AUSZUG >>
Über eine Fähigkeit der Libanesen, aufzunehmen und doch gleich abzuwehren
Das Land Libanon ist das Land der unerträglichen Zweideutigkeiten. Einerseits ist der Libanon immer das Land, das kurz vor dem Zusammenbruch steht. Ein Land, das eigentlich in drei Teile mit nicht nur imaginären Grenzen und roten Linien zerfällt. Im Süden die Schiiten und die Hizbollah, die mit Israel halb und halb im Krieg steht und sich schlecht unterkriegen lässt. In der Mitte und besonders an der Küste das christlich-maronitische Land Libanon mit den Rio-ähnlichen Christus- und Marienstauen auf den Bergen. Und im Norden das Sunna-Land. Und dazwischen dann noch die Druzen, Ismaeliten und andere Minderheiten.
Das Land war aber immer auch ein ökonomisches Stehaufmännchen, das sich trotz größter Krisen, Katastrophen und Zerstörungen durch wütende Angriffe und Kriege nicht hat unterkriegen lassen. Immer wieder gibt es einen Bauboom, hat die Wirtschaft aufgrund des vielen überragenden Kapitals das Sagen, läuft trotz allem der arabische Tourismus. Das Land lebt eine selbstbewusste Haltung und zeigt dabei eine Stärke, die sich in einer latenten Abwehr der Flüchtlinge aus Syrien äußert. Wie alle gut organisierten Länder fürchtet man eine Millionen-Einwanderung der Flüchtlinge. Gegen diese setzt man die leisen, aber nicht immer unwirksamen Waffen der Bürokratie ein. Der UNHCR hat nichts zu sagen. Aber das ist ihm auch egal, denn er verwaltet die vielen Flüchtlinge nur – tut aber nichts für sie. Man versteht es, wie die deutsche Bundesrepublik, Abwehrmaßnahmen groß anzukündigen, die aber nicht greifen. So hat die Libanesische Regierung ihre Grenze geschlossen, um auf diese Weise Flüchtlinge abzuwehren. Man gibt den Flüchtlingen nichts, sie haben auf nichts Anspruch, dürfen sich nur „wild“ überall selbst unterbringen – was aber interessanterweise auf arabische Art und Brüderlichkeit fast besser funktioniert als bei uns.

DATENSÄTZE >>
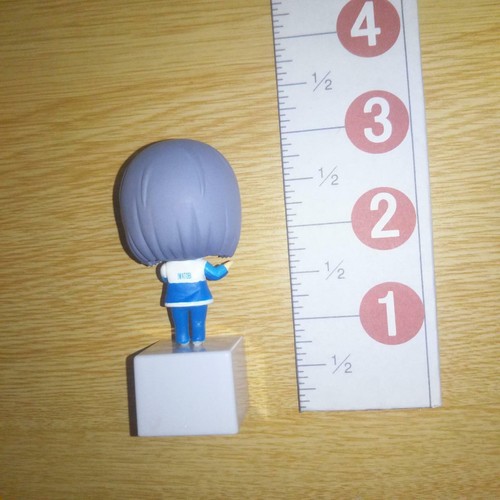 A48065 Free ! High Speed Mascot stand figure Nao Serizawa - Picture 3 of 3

* * *

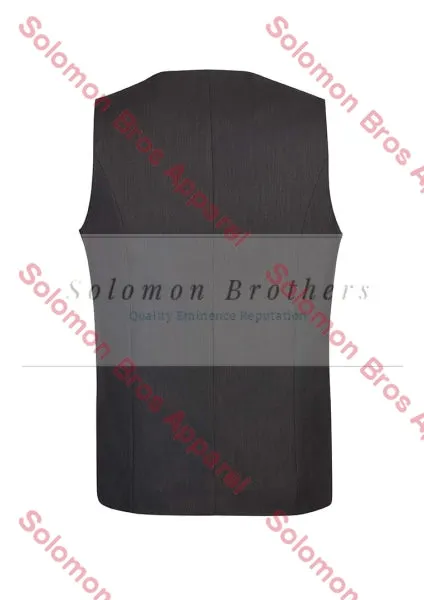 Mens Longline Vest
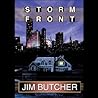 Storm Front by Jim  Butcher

...

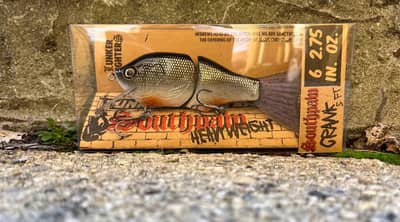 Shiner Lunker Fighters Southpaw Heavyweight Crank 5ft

ZIEL DER AUFGABE >> Schreiben Sie aus dem Auszug über den Libanon den Abschnitt von „Über eine Fähigkeit“ bis einschließlich „und andere Minderheiten.“ wortgetreu ab.

ERLEDIGTE AUFGABE >>
Über eine Fähigkeit der Libanesen, aufzunehmen und doch gleich abzuwehren
Das Land Libanon ist das Land der unerträglichen Zweideutigkeiten. Einerseits ist der Libanon immer das Land, das kurz vor dem Zusammenbruch steht. Ein Land, das eigentlich in drei Teile mit nicht nur imaginären Grenzen und roten Linien zerfällt. Im Süden die Schiiten und die Hizbollah, die mit Israel halb und halb im Krieg steht und sich schlecht unterkriegen lässt. In der Mitte und besonders an der Küste das christlich-maronitische Land Libanon mit den Rio-ähnlichen Christus- und Marienstauen auf den Bergen. Und im Norden das Sunna-Land. Und dazwischen dann noch die Druzen, Ismaeliten und andere Minderheiten.